B seven to F seven. Mesh access.

When they returned, Dr. Ito was arguing with a folding table. The table was winning.

"We did not improve the experiment," Soren said.

Dr. Ito looked at the mud on both of them. "That sentence worries me."

Maya handed her the camera.

Dr. Ito looked at the first photograph. Then the second. Then she put the table down very carefully, as if sudden movements might scare the evidence away.

"You checked the solid barrier?" she asked.

Soren gave her the printout and his notebook, opened to the sampling order.

"Different gloves," he said. "Different scissors. Different bags."

Dr. Ito read. Her mouth pressed into a line, then unpressed.

"I was going to throw out the best result of the month," she said.

"Year," Maya said.

Dr. Ito looked at her.

Maya shrugged. "Maybe."

Outside, tires crackled on gravel. The first visitors had arrived.

Dr. Ito pinned the photograph to the display board, right over the cartoon she had made of smiling trees holding hands. She covered the cartoon hands with a strip of tape.

"No hands," she said. "Better."

The families came in with raincoats and questions. Dr. Ito showed them the clear chamber where birch seven had breathed the special carbon. She showed them the machine that could find the heavier carbon inside a leaf or a needle. Then she pointed to the photograph Maya had taken.

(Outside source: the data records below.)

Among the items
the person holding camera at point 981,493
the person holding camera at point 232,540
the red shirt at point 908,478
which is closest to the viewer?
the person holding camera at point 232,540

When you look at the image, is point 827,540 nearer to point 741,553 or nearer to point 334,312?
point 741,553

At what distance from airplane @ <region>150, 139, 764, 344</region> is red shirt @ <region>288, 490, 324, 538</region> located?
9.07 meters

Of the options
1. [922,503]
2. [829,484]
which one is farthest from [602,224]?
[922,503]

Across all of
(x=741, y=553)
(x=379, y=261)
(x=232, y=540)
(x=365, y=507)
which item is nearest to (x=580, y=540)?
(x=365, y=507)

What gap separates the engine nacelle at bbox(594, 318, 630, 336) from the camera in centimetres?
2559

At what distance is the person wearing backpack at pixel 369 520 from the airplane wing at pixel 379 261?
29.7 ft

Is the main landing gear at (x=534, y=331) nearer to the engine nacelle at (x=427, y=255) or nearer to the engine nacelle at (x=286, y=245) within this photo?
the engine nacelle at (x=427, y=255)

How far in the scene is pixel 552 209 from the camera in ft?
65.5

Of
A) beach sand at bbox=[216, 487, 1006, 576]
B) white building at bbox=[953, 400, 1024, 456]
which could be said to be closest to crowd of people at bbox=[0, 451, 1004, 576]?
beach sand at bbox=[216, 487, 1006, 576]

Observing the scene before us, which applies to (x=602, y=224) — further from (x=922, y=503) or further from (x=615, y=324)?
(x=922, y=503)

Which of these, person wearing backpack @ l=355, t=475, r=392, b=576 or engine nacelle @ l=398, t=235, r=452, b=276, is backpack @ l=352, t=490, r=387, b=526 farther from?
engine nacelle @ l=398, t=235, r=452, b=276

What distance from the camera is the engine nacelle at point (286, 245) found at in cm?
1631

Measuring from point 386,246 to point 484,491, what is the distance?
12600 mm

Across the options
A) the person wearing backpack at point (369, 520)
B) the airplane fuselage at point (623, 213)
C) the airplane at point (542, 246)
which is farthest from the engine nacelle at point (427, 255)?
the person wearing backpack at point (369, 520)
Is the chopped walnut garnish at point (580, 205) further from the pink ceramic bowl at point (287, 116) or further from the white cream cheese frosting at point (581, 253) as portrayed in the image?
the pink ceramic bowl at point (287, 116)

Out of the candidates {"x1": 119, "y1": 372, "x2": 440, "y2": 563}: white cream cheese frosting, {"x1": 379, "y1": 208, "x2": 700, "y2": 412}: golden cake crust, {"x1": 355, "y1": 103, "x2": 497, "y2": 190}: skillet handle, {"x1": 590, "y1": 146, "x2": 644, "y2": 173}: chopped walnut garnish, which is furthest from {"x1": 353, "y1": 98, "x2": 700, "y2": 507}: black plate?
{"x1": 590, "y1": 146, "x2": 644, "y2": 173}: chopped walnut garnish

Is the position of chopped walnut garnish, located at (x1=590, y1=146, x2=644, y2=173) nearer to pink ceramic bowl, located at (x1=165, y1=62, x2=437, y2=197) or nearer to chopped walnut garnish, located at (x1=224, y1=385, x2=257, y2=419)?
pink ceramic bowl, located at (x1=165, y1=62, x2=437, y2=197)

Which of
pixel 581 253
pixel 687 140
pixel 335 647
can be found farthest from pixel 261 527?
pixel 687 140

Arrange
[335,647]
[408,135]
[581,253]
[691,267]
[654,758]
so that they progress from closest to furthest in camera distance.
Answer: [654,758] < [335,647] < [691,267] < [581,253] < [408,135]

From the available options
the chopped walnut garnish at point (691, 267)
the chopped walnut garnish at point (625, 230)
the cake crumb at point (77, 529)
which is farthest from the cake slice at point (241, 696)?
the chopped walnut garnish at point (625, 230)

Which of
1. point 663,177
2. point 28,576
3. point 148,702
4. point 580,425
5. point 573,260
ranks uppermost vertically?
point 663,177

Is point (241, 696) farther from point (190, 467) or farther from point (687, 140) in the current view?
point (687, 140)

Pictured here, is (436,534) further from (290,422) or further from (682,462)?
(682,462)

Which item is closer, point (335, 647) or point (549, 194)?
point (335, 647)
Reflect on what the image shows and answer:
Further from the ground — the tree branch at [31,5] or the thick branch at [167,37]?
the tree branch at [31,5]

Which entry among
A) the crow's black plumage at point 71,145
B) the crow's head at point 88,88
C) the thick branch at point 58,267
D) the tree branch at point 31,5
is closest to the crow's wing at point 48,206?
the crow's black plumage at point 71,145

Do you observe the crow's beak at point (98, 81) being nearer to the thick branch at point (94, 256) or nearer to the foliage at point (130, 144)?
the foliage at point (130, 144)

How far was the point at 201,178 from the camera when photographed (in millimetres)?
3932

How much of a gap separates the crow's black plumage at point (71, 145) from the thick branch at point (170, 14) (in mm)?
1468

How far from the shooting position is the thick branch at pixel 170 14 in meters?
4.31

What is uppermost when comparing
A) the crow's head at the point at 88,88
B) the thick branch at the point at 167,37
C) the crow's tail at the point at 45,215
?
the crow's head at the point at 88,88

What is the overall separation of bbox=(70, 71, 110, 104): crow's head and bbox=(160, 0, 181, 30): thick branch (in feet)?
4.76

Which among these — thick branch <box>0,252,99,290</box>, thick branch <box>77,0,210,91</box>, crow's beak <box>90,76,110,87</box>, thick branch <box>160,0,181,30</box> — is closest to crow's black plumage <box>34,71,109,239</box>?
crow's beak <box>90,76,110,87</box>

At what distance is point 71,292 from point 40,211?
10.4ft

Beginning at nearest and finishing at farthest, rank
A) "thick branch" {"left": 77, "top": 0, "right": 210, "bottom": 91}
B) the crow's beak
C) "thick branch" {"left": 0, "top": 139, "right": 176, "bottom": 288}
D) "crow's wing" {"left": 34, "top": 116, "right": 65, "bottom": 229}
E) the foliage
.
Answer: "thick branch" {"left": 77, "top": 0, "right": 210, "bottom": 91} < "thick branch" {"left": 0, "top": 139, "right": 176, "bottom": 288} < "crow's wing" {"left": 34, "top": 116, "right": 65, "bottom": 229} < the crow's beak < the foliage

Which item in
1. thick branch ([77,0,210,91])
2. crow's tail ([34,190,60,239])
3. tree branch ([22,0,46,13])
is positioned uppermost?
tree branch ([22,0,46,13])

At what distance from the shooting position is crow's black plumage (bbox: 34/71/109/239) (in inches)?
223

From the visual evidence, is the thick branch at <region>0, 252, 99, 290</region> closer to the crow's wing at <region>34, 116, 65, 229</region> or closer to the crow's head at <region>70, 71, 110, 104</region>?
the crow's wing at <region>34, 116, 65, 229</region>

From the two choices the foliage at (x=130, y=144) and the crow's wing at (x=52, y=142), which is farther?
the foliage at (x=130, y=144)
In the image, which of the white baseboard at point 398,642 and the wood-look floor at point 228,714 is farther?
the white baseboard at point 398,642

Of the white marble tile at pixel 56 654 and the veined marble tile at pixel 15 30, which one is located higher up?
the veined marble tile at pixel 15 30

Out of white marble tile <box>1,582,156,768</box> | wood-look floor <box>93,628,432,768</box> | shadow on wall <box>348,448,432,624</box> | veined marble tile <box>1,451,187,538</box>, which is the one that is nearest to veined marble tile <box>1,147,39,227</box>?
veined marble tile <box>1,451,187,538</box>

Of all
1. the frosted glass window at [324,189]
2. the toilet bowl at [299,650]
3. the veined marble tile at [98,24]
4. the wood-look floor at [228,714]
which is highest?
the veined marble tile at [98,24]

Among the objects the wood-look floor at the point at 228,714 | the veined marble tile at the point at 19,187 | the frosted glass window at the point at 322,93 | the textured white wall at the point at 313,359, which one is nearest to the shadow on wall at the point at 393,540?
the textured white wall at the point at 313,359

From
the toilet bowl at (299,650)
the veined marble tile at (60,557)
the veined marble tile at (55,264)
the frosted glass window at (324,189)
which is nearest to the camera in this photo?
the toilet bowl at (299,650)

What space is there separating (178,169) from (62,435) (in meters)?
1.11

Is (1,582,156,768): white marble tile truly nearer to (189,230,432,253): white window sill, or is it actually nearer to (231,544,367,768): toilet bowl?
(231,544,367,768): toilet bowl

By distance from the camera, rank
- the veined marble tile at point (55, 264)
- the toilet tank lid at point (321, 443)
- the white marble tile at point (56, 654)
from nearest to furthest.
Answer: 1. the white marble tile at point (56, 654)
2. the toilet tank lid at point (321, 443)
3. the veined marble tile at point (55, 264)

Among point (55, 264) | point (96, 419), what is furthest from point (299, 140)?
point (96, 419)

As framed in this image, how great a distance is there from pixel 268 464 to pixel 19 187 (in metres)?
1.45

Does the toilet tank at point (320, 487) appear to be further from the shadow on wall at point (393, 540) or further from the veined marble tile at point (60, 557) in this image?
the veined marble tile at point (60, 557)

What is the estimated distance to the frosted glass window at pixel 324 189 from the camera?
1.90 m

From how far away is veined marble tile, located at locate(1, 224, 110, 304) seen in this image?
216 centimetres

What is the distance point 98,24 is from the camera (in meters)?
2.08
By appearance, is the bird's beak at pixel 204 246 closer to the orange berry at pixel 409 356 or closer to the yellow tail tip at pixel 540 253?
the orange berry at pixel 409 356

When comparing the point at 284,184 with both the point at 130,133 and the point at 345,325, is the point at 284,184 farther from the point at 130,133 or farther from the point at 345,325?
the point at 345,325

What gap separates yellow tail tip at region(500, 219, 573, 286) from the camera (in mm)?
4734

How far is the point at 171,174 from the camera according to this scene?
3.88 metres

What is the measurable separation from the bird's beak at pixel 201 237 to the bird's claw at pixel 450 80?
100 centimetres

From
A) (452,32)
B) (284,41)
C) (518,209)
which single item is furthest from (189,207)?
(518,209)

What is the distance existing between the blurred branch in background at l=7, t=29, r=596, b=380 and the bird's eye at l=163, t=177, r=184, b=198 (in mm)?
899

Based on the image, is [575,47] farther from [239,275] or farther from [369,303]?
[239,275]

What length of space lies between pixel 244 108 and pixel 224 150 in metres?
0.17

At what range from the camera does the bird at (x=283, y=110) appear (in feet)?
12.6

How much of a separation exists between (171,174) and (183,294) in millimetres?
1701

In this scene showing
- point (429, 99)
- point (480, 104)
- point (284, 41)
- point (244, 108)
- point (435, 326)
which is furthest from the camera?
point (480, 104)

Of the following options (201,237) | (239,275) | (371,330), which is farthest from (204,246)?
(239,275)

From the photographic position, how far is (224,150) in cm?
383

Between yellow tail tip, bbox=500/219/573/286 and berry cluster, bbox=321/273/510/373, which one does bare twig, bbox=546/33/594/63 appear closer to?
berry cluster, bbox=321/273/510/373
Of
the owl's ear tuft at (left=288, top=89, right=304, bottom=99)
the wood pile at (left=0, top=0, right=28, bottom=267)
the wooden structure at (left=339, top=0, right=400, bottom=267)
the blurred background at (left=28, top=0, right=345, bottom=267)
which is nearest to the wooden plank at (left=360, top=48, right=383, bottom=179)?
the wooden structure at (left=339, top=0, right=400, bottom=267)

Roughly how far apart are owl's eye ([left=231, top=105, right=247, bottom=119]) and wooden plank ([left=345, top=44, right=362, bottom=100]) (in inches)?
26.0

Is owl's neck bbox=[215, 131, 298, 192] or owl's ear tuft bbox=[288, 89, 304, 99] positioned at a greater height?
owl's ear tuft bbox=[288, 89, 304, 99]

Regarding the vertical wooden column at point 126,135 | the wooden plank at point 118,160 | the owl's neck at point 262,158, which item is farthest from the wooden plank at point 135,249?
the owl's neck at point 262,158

"This is not a root," Dr. Ito said. "This is fungal hyphae. The fungus gets sugar from trees. It brings them minerals and water from soil. Sometimes it connects more than one plant. In some forests, carbon moves through these networks. In some experiments, warning signals move too, when insects begin to chew. We are still learning what the forest is doing with all these connections."

A boy in a red hat raised his hand. "So trees talk?"

Dr. Ito hesitated.

Maya knew the wrong answer. She had liked it all morning. Trees talking. Trees whispering under the path. It was almost right, and not nearly strange enough.

Soren answered before Dr. Ito could make it tidy.

"Not with mouths," he said. "And not alone."

The boy looked disappointed for half a second.

Then he looked at the ground.

After the visitors moved on, Dr. Ito opened a small cooler marked warning trial. Inside were mesh sleeves, soft clips, and leaves with crescent bites along their edges. The next row of saplings waited under numbered flags.

"The caterpillars go on birch nine," Dr. Ito said. "The fir beside it is connected by mesh. The other fir is behind a solid barrier. We test the needles later for defensive chemicals. I could use careful hands."

Soren took the sleeve. Maya took the clip.

They walked to birch nine without stepping on the flagged soil. The afternoon light reached down between the trunks in narrow gold ladders. Somewhere under their boots, the pale threads crossed and branched and crossed again.

Maya fastened the little mesh sleeve over the chewed birch leaf, and beneath the soil window the white threads lay in a tangled line toward the fir.